**EXERCISE INSTRUCTIONS:** Please transcribe the data that follows without the pictures, keeping every word the same.

**COLLECTED MATERIAL:**
===============
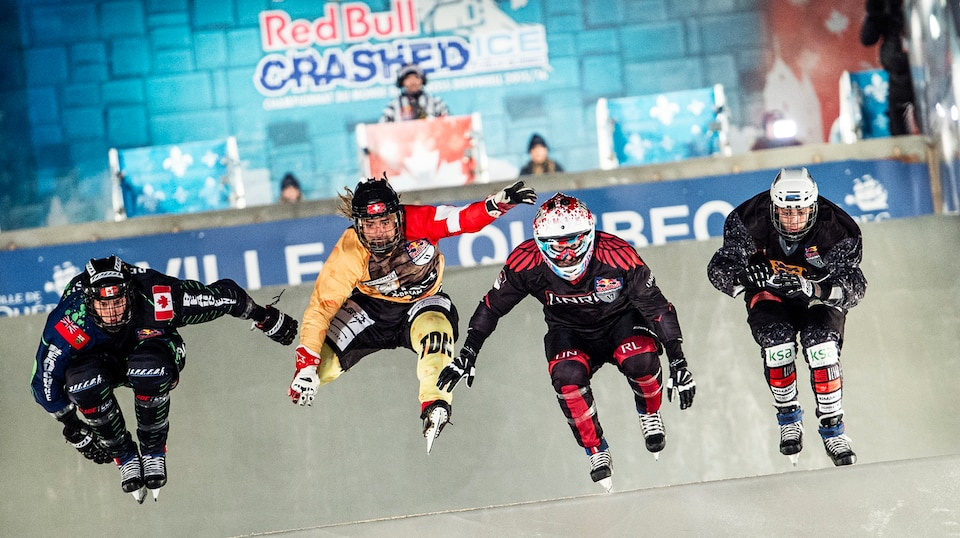 Daniel Bergeson of the United States, Derek Wedge of Switzerland, Marcel Beauchesne of Canada and Mark Taru of Estonia compete during the first stage of the Ice Cross Downhill World Championship at the Red Bull Crashed Ice in Quebec City, Canada on November 28, 2015. // Joerg Mitter / Red Bull Content Pool // P-20151129-00006 // Usage for editorial use only // Please go to www.redbullcontentpool.com for further information. //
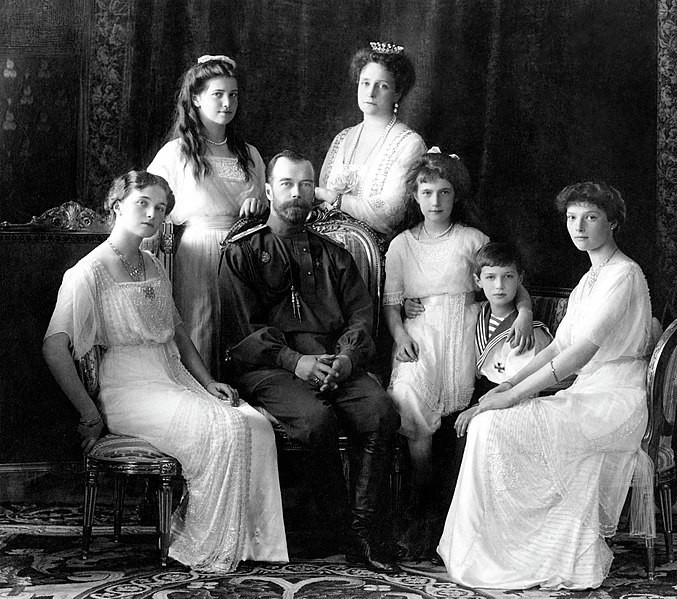Five women, a man, and a boy sit for a black and white portrait in fine clothing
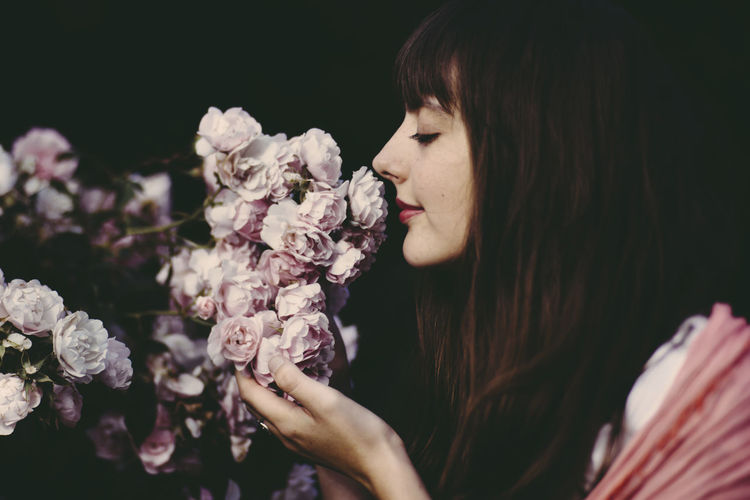 Close-Up Of Young Woman Smelling Flowers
===============
**SOLUTION FOR THIS TASK:**
 Daniel Bergeson of the United States, Derek Wedge of Switzerland, Marcel Beauchesne of Canada and Mark Taru of Estonia compete during the first stage of the Ice Cross Downhill World Championship at the Red Bull Crashed Ice in Quebec City, Canada on November 28, 2015. // Joerg Mitter / Red Bull Content Pool // P-20151129-00006 // Usage for editorial use only // Please go to www.redbullcontentpool.com for further information. //
Five women, a man, and a boy sit for a black and white portrait in fine clothing
 Close-Up Of Young Woman Smelling Flowers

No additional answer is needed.